A peculiarity of Ms. Haas’s lifestyle was that, although I knew for certain she had a variety of colourful friends and associates, she seldom invited guests to the house. It was, therefore, a matter of some curiosity to me when one evening, a little over a month after I moved in, a lady called for her.
CHAPTER FIVE
Miss Eirene Viola
I was firstalerted to the presence of our visitor by the ringing of the doorbell and the buzzing from the attic as Mrs. Hive forced her way into one of her cadaverous puppets.
“It’s quite all right,” I called, rising from my armchair. “I’ll go.”
Perhaps it was presumptuous of me but, even in Khelathra-Ven, a dead body full of wasps did not cut a welcoming figure.
Opening the front door, which I had finally persuaded my companion that we should keep locked, I found upon the step a lady of notable beauty, dressed in a manner that spoke of taste but not extravagance. While I lacked Ms. Haas’s unusual perspicacity, I did not require it in order to recognise that our visitor was in a state of considerable agitation.
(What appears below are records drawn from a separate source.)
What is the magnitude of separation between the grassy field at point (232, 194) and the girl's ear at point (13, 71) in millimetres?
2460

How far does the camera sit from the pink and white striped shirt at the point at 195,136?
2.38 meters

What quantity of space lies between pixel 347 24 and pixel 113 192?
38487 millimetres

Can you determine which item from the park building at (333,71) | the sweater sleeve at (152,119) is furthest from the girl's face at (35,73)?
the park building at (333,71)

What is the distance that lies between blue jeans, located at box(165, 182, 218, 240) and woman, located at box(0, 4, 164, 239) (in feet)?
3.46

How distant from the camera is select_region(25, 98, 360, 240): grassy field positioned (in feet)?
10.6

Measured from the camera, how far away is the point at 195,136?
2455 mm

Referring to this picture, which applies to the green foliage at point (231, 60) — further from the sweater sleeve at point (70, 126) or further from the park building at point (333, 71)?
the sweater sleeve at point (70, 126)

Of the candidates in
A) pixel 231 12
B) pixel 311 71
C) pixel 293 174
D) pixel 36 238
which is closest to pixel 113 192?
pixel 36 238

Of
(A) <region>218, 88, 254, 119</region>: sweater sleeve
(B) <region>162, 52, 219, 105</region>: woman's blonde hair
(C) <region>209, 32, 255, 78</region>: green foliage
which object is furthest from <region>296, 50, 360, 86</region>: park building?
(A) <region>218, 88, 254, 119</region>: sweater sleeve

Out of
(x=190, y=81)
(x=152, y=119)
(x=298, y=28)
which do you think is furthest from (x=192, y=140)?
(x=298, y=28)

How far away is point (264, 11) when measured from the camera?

“Where’s Shaharazad?” she demanded.
“I fear she is indisposed.”
“Then redispose her. I must speak to her at once.”
I stood aside to allow her ingress, and she swept past me into the sitting room. My efforts over the last weeks had rendered it somewhat more habitable, although I had been able to do little about the bullet holes and scorch marks, or the pervading scent of tobacco and wormwood.
“Please do sit,” I said, “well, anywhere that you can.”
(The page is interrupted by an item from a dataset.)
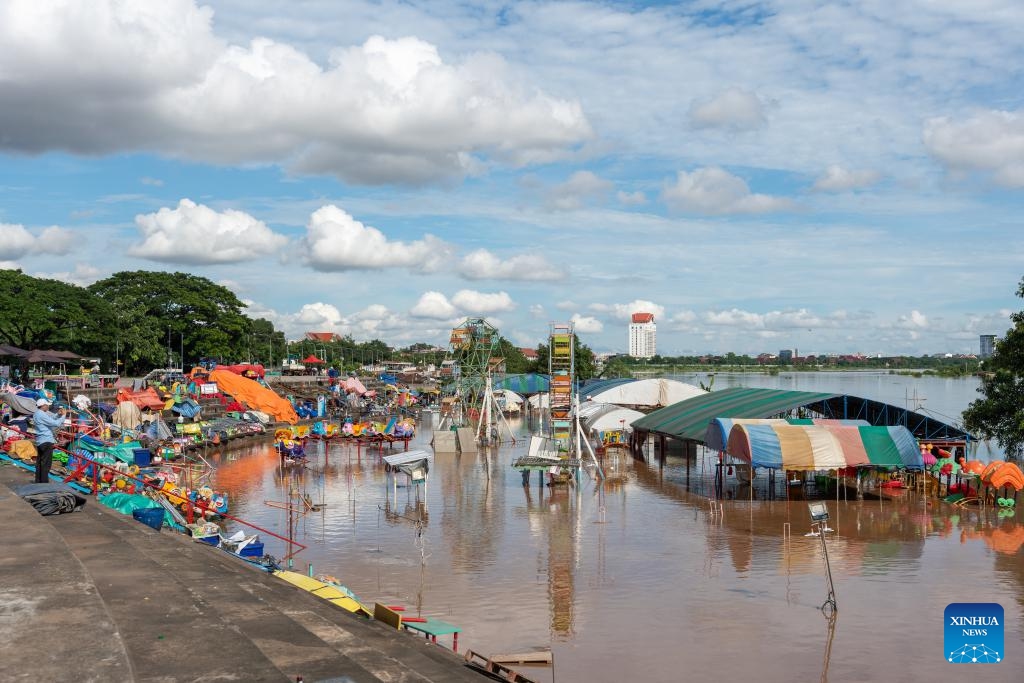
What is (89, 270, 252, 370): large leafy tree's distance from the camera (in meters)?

My concerns for the lady’s comfort proved to be unfounded. She draped herself over the chaise longue as though she belonged upon it. By the light of the standard lamp, I could see that she was approximately the same age as myself. Her hair was dark, as was common in the city, and twisted into some feminine knot that I could neither describe nor reproduce. Most arresting of all were her eyes, which were a brown so pale as to be almost yellow and caught the lamplight strangely.
While I would normally have offered refreshment, I thought it best to fetch Ms. Haas with the utmost expediency. I first attempted to achieve this by knocking politely but firmly on her bedroom door. She ignored me. I called her name twice and, when she continued to pay me no mind, resigned myself to entering.
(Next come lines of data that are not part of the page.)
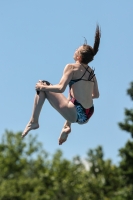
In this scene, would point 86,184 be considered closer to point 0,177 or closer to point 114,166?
point 114,166

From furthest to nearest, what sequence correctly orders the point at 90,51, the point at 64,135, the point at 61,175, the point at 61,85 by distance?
the point at 61,175
the point at 64,135
the point at 90,51
the point at 61,85

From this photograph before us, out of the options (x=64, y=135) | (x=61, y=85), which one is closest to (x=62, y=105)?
(x=61, y=85)

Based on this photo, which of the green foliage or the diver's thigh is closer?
the diver's thigh

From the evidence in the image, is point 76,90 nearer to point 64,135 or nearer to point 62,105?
point 62,105

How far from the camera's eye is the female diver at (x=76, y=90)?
1630 cm

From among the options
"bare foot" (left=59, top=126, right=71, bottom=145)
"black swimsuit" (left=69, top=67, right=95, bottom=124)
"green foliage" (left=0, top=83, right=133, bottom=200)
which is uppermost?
"green foliage" (left=0, top=83, right=133, bottom=200)

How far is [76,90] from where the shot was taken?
16484mm

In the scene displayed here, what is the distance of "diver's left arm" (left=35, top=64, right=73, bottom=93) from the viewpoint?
1599 cm

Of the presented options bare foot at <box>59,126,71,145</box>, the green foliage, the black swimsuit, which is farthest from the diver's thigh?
the green foliage

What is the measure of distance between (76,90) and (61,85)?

I found her lying crosswise over her bed, in a somewhat immodest position, propped on her elbows over a large, leather-bound tome, her ankles plainly visible behind her and adorned by bracelets.
She didn’t look up. “It is impolite, Captain, to enter a lady’s bedchamber uninvited.”
“I attempted to announce myself, but you did not respond.”
“I hoped you would go away.”
I fortified my equanimity. “You have a visitor, Ms. Haas.”
“Tell whoever it is that they may wait if they wish. But they are likely to starve.”
“The lady seems most insistent.”
“Mr. Wyndham. I am currently attempting to encompass the secret names of the star-demons of Vz’att. This I find interesting. You and your mysterious guest I currently find boring. Persuade me otherwise.”
Later in our relationship I would be well versed in those things that would capture Ms. Haas’s attention and those that would not. At this time, however, I was forced to take a proverbial shot in the dark. “She asked for you by name.”